Are you wondering why you have to pay taxes when your government already has a lot of money? Be aware that 50 percent of governments worldwide obtain around 80 percent of their funding from taxes. Without this funding, governments cannot perform their obligation to serve the citizenry through projects and services.
This post will touch on basic concepts of taxation to make you more knowledgeable about this topic. In particular, you will learn the most common terms being used in the field and the types of taxation being imposed. Learning about taxation is important and is relevant to your financial literacy education.
What is taxation?
Taxation refers to your financial obligations as a resident of a country. When you generate an income, you must give a portion of that to the government. Most countries require their residents to pay income taxes. However, the government imposes taxes on income and property, sales, investments, inheritance, and commodities.

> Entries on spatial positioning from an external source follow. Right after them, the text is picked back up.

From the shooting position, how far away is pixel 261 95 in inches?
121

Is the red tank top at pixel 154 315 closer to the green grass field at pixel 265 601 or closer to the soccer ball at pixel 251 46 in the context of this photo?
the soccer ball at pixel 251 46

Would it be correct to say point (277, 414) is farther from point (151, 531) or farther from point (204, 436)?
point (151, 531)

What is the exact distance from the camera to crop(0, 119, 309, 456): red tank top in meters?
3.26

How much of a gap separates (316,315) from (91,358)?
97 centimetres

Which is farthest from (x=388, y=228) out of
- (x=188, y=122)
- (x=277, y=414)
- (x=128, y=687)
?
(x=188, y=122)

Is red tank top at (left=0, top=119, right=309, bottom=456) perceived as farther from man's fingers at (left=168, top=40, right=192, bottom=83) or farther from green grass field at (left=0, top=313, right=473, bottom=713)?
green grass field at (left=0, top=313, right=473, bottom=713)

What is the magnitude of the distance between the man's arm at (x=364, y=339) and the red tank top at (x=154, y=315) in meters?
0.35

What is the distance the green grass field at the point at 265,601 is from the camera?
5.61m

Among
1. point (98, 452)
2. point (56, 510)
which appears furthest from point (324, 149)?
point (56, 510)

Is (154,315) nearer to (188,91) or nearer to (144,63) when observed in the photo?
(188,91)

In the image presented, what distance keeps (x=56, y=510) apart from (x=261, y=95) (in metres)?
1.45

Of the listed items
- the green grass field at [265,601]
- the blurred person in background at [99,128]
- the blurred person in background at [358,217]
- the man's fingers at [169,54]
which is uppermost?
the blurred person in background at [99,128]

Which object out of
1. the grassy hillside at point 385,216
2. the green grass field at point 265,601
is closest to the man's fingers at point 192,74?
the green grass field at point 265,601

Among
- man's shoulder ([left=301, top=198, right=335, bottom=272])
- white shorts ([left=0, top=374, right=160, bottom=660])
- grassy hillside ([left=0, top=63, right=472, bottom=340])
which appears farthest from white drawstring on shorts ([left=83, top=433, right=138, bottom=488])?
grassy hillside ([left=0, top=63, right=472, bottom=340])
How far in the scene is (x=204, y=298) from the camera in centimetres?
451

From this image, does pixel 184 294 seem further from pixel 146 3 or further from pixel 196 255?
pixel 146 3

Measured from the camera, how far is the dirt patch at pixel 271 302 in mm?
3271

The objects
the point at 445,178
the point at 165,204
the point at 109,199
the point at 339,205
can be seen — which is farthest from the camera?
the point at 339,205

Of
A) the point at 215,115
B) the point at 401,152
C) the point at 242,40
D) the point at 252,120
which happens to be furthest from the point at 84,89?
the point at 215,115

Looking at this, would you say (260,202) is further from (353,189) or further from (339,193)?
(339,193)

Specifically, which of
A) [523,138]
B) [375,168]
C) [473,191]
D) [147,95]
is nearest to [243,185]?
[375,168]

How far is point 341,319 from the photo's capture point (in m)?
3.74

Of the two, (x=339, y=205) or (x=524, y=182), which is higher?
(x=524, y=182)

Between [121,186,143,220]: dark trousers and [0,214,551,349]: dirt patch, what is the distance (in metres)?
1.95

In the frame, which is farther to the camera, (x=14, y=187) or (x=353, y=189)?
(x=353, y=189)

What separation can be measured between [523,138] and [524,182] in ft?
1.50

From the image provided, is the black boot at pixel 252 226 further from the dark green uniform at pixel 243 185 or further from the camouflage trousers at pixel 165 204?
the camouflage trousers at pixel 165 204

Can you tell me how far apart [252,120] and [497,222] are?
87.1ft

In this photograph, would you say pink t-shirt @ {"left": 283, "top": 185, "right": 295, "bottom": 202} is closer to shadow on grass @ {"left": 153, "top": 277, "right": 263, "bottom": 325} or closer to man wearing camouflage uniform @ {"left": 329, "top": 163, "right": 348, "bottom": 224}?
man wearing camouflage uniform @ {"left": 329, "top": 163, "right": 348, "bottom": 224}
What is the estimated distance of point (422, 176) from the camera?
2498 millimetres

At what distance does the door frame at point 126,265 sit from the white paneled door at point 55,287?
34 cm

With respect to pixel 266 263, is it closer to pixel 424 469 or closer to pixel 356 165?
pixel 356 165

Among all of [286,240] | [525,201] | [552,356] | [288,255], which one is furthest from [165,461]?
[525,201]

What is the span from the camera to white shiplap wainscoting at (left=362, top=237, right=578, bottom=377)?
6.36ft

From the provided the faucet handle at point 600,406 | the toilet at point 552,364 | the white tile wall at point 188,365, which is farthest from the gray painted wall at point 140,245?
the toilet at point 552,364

Keep in mind that your tax obligation is mandatory. You have to pay your tax dues wherever you may be. At its discretion, the government can use force to compel citizens to pay their taxes.
Common tax terms
When learning about taxation, you must understand several technical terms because they are key to your understanding of the subject and because you will often come across these words. You better familiarize yourself with these terms right from the beginning.
Tax deduction
Getting a tax deduction is something that should delight you. For example, if you have a taxable income of $30,000 and qualify for a $5,000 deduction, your taxable income would go down to $25,000.
Tax credit
From taxpayers’ point of view, a tax credit is a good thing and slightly better than a tax deduction. The difference is that a tax deduction reduces the taxable income while a tax credit reduces the actual tax bill.
Tax refund
You will get a tax refund, for example, if you are an employee and your employer has withheld too much from your payroll to pay for your income tax obligation. The amount of the tax refund is simply the excess amount. Consider an overpaid tax as a loan with no interest to your government.
Exemption
An exemption refers to a person who depends on you for his or her basic needs. Those who can claim an exemption include yourself, your children, your spouse, or another dependent. An exemption is applied to your adjusted gross income to compute your taxable income. When you have an exemption, the effect is a lower taxable income, hence a lower tax bill.
Taxable income
The taxable income is the net income being used for computing your tax bill. The taxable income is a result of subtracting tax credits and tax deductions and considering exemptions.
Withholding
Withholding refers to the practice wherein the employer deducts a portion of your salary to pay for your income tax. This is an effective method used by tax-collecting government bodies to ensure working individuals pay their taxes. After one year, the collecting agency will review if you have paid your tax dues. If you have paid more than enough, the collecting body will return the excess amount to you as a tax refund.
Types of taxes
The government imposes the following taxes on residents of the country.
Income tax
Income tax is a tax applied to a person’s total income from various sources, such as salary, investments, and other income. As you gain more income, expect to pay more taxes as a result. Also, lower-income earners pay fewer income taxes than higher-income earners.
Corporate tax
Corporate tax is a tax applied to the total income of a business. The burden of paying this tax is considered in pricing products and services to generate income at the end of the year and after paying tax. To promote business, governments often apply corporate tax rates less than 30 percent.
Payroll tax
Governments impose payroll taxes on employees to pay social security trust funds. Typically, employers automatically deduct this tax from employees’ income and pay the tax on their behalf.
Capital gain tax
Capital gain tax is applied to capital assets, covering investments and personal properties such as houses, stocks, cars, bonds, and jewelry. Capital gain applies when the value of an asset appreciates, such as a stock share price rising. Therefore, when you invest in stocks and hold your portfolio for the long term, you will pay tax on the return of that investment.
Property tax
Governments impose payroll taxes on employees to pay social security trust funds. Typically, employers automatically deduct this tax from employees’ income and pay the tax on their behalf.
Sales tax
Sales tax is a tax imposed on the consumption of goods and is an effective way to collect taxes. The consumer may not be aware of it, but every item purchased includes tax payment. This type of tax covers many consumable items, such as clothing, food, groceries, construction supplies, etc.
Value-added tax
Many countries in the world use value-added tax (VAT). This tax is similar to the sales tax, which the consumer must pay. The difference is that consumers and producers share the burden of paying VAT.
Excise tax
Excise tax is a tax applied to certain commodities such as cigarettes, alcohol, fuel, etc. Some countries apply excise tax to take advantage of the behavior of consumers, for example, frequent alcoholic drinkers. Because many people drink alcohol, governments can generate revenue by applying taxes on alcohol. Applying higher taxes on alcohol or cigarettes is justified based on limiting substance use all for the individual’s good.
Final thoughts
Now you have learned about the different types of taxes and some standard terms in taxation. You can use the lists here to dig deeper into each type of tax and expand your knowledge on taxation topics one term or two at a time.